Prompt —
When you reach the line that contains "genus: Odocoileus" in the data below, start reproducing lines exactly, and stop after the line that contains "order: Proboscidea".
====== Information provided
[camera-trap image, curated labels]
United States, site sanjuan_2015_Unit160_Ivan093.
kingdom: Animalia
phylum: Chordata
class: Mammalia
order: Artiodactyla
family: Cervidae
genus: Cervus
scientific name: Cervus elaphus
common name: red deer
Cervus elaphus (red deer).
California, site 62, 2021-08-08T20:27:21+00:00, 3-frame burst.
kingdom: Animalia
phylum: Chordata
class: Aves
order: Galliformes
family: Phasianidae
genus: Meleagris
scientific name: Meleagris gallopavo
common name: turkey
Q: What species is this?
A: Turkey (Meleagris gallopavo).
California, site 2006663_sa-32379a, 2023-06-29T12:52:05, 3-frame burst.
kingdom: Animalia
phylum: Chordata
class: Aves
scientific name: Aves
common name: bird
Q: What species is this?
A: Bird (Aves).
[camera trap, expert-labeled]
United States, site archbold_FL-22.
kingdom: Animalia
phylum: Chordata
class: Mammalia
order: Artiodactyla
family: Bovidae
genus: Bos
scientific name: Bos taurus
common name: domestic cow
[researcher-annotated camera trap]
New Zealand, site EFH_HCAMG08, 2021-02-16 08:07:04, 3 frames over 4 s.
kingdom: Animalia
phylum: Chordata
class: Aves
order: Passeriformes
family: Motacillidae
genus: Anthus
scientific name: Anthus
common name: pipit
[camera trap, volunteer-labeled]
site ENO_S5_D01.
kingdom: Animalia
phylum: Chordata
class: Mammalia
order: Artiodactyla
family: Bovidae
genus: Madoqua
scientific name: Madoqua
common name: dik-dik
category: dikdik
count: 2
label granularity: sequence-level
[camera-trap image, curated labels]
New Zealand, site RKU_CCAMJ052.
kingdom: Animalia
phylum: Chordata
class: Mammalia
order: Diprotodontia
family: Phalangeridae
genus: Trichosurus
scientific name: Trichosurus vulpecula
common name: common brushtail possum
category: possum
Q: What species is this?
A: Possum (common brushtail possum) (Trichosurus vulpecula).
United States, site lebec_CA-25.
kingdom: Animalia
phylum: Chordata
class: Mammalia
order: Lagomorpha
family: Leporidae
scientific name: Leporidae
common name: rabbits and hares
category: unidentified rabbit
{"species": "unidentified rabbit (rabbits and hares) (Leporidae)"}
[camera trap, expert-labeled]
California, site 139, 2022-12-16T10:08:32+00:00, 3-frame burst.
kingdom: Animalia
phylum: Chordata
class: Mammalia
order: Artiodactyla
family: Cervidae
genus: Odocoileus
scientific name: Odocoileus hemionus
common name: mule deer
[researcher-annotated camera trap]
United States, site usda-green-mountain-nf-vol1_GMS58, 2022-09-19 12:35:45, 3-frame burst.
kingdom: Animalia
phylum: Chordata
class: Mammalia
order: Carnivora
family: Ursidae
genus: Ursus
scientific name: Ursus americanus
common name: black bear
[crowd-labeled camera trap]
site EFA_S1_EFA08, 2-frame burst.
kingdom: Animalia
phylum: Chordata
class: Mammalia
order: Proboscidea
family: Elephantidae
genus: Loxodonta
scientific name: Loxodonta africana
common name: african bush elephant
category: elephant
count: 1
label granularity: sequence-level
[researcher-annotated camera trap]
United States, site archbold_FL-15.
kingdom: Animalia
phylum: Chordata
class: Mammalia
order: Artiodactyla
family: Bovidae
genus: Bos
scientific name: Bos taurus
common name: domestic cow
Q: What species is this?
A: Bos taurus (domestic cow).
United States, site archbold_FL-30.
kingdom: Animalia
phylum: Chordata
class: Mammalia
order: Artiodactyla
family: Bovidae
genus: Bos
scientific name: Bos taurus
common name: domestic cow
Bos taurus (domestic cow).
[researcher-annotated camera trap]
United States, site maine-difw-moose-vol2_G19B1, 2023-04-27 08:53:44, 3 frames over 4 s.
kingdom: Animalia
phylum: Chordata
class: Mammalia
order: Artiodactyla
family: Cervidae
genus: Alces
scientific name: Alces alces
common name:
============
Response to this exercise —
genus: Odocoileus
scientific name: Odocoileus hemionus
common name: mule deer
[researcher-annotated camera trap]
United States, site usda-green-mountain-nf-vol1_GMS58, 2022-09-19 12:35:45, 3-frame burst.
kingdom: Animalia
phylum: Chordata
class: Mammalia
order: Carnivora
family: Ursidae
genus: Ursus
scientific name: Ursus americanus
common name: black bear
[crowd-labeled camera trap]
site EFA_S1_EFA08, 2-frame burst.
kingdom: Animalia
phylum: Chordata
class: Mammalia
order: Proboscidea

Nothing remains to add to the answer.